DATA IN THIS EXERCISE:
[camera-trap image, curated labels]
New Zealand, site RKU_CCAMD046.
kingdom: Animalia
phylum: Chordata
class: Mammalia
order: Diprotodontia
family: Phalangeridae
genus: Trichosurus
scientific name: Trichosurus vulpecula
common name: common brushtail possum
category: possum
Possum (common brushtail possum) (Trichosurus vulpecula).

==

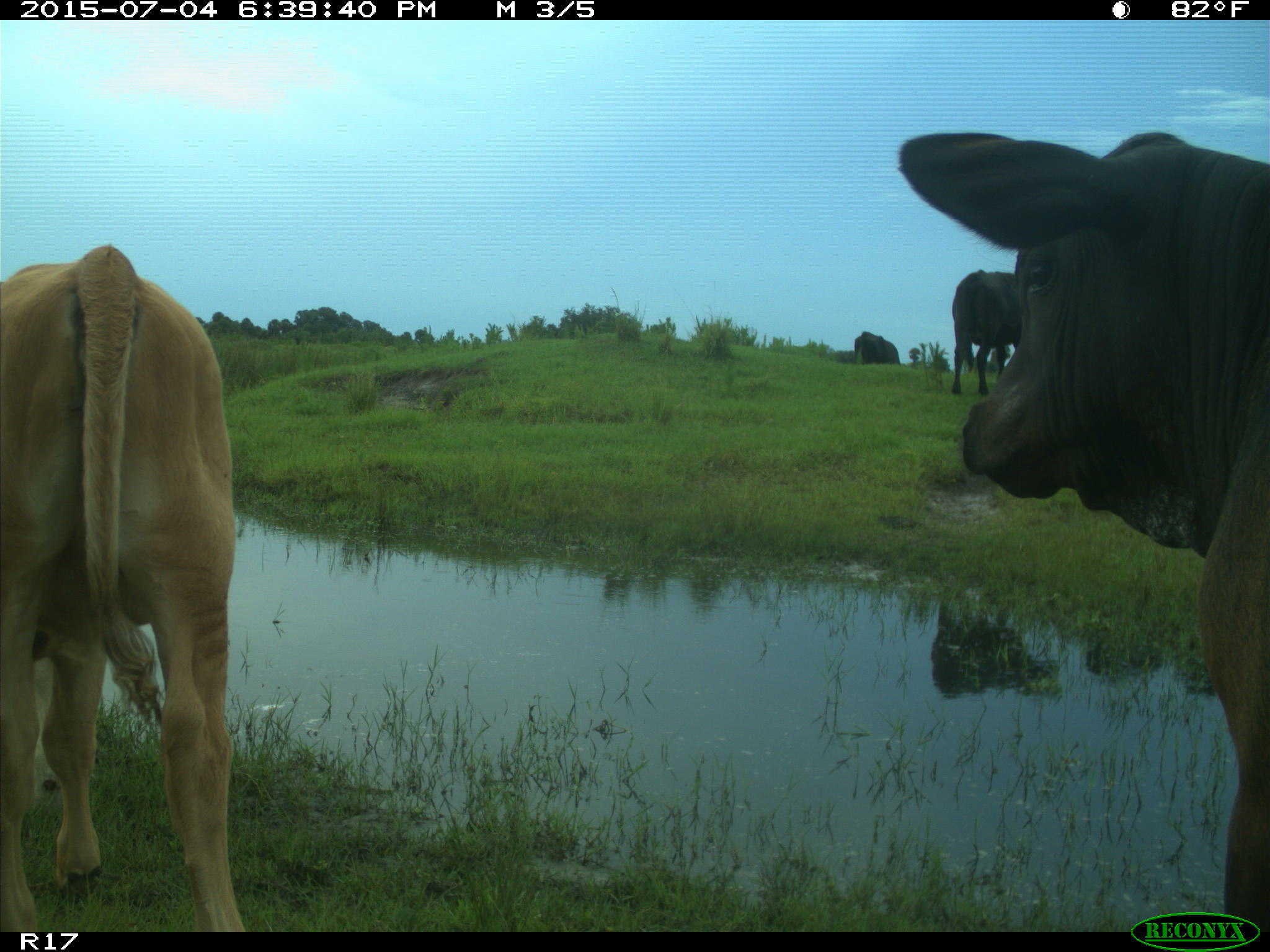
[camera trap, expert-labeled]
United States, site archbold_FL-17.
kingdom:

WHAT YOU WILL DO:
Only lines with the word "site" count here; copy every one from the records.

YOUR RESPONSE:
New Zealand, site RKU_CCAMD046.
United States, site archbold_FL-17.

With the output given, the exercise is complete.